Bw/Harris Poll: The Bull Slows To A TrotPeter Coy
A year ago, optimism was high in the annual BUSINESS WEEK/Harris Poll of investors. Fully 52% of respondents thought stocks would go up in the year ahead, many more than in the three previous years. How wrong they were: Wall Street is headed toward its worst year since 1990. Now, chastened, only 32% of poll respondents expect stocks to rise, the lowest figure in the five years the question has been asked. Are they right this time? Or does their pessimism mean that the market is oversold, setting the stage for an enormous rally?
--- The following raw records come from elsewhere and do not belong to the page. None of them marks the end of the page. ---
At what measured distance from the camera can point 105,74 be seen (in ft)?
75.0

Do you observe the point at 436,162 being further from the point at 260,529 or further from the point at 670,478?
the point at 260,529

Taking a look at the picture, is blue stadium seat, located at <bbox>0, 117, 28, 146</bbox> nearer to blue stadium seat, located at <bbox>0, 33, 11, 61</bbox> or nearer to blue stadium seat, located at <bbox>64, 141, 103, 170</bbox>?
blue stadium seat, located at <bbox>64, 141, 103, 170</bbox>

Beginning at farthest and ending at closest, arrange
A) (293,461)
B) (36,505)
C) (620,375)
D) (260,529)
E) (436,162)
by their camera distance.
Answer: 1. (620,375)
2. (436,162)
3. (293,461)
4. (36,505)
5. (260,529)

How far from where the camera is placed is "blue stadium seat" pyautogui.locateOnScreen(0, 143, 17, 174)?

The value of the BUSINESS WEEK/Harris Poll is the insight it gives into investors' thinking. For instance, this year's poll helps explain why so many people are still pumping money into stocks--when so few expect the market to go up in 2001. Apparently, it's because many think they have a talent for picking winners. We asked investors if they thought they could beat the market. Some 79% said they were very or somewhat confident they could, vs. just 3% who weren't.
The stock market's bad year seems to have influenced investors in other ways as well. Slightly fewer thought stocks were overpriced at current levels. Investors were also a little less worried about turbulence: The numbers expecting less stock market volatility in the year ahead more than doubled, from 11% in 1999 to 24% this year.
But people have lost a bit of confidence about likely long-term returns from stocks. Some 40% thought total returns would be less than 10% a year, a figure that has risen steadily from a low of 31% in 1997. The share of people expecting returns of 15% or more has correspondingly shrunk, to 24%.
Despite the collapse of Internet stocks, 25% continued to believe such issues are very overpriced, down from 33% last year. Only 8% thought they were somewhat or very cheap. Views on the overall stock market shifted little, with 11% saying the market was overpriced, compared with 12% last year.
One last thing: Without getting specific, we asked people between Nov. 28 and Dec. 4, in the midst of the Florida election dispute, how they thought "the political situation in Washington" would affect the stock market over the next year. Some 30% thought the effect would be positive, 38% said it would be negative, and 18% believed there would be no effect at all.